Mark Henderson Leary (48:06.655)
I hope, I hope. I'm an entrepreneur, right? So I'm not a healthcare entrepreneur, but I lived the frustrated visionary life for a decade. And it was brutal. I started off feeling super smart and very accomplished and very quickly I was stuck. And I spent the better part of seven years feeling like a failure because I couldn't make things happen. And I thought I was an idiot.

And now it was years later that I had somebody show me a couple of tools that say like, know, if you did this, this would work. And it was a total game changer. And that's what started this process of learning that there were tools to do this. And there's enough to it that having some help can be really helpful, but it's very reliable. These tools are not so complex. They create hard questions for you to answer and they're uncomfortable a lot of times, but this is very doable stuff.

If you just kind of get introduced to it and ideally are guided through some of the pitfalls, everybody can do it.

J. Ryan Smolarz, M.D., M.B.A. (49:04.894)
Yeah, I mean, that's a profound statement. Everybody can do it and we're not. Bottom line. And every time we have these conversations, I'm thinking about it for the next three days and then life happens and.

Mark Henderson Leary (49:11.181)
Yeah. Yeah. Yeah. Yeah.

J. Ryan Smolarz, M.D., M.B.A. (49:23.954)
You know, that's, I think that that's probably the biggest pitfall that exists is that we start doing what I said earlier, start working in the business, not on the business. And we just keep running that hamster wheel over and over and over and over.

Mark Henderson Leary (49:39.427)
Yeah, yeah, that's right.

J. Ryan Smolarz, M.D., M.B.A. (49:41.04)
So hopefully you have ingrained in me the thing that I will take away most is that I have to have to have to at least start trying to figure out.

start at the bottom and coming back up and finding the right folks to help us do that. And because I know so many docs that I talked to are are just spinning out of control and you know on the path that either some sort of heart attack or you know health problem in general. So thank you for being here. I greatly appreciate it. Our audience if they don't get something out of this then

I don't know where they're going to get it. so, and to the docs out there, listen, I'm walking the walk. I'm in your position. And it's hard. It's real hard. And to listen to Mark.

say these things, we hear them, or at least I do, and we say, yeah, that's a great idea, and we should really do that. I think it's time for all of us to sort of take a good hard look in the mirror and say, it's time. It's time for a change. And like Mark said, anybody can do it. So.
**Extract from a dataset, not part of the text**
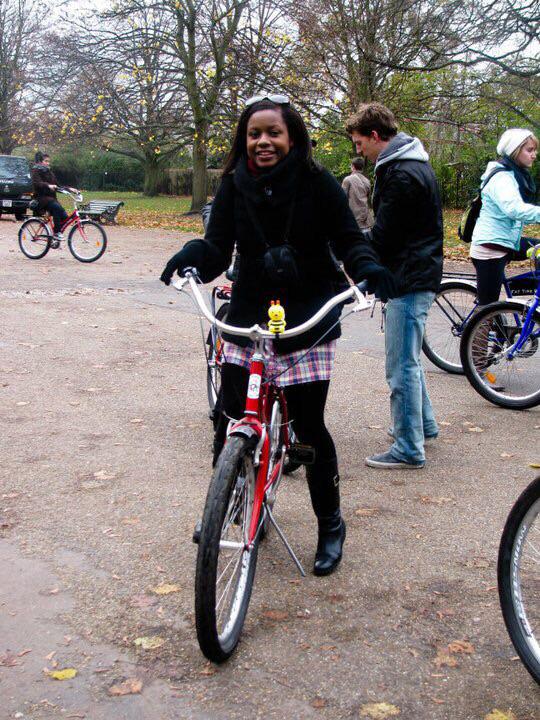 Fat-Tire-Bike-Tours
Why are we waiting? Why am I waiting? I'm asking myself the question. So to take it further, Mark has laid out very clearly how to find him. Reach out to him. As he said, if he's not the right next step, he will point you in the right direction. And my next question to him is, what is my next step? And hopefully we'll be able to do that off camera. But.

J. Ryan Smolarz, M.D., M.B.A. (51:43.098)
I implore you to...

Seek that practice freedom that all of us want so much and You know, there's there's resources that exist and They're one of them is here today. So everybody out there until next week. We're gonna keep banging the drum You know and we can't have a investment journey that helps us Provide freedom without getting our primary practice

under control I hope I'm not speaking for Mark, I would assume you agree with that. Is that correct? So to everybody out there, let's keep this journey going. Let's keep making progress one step in front of the other. And as always, think like an investor.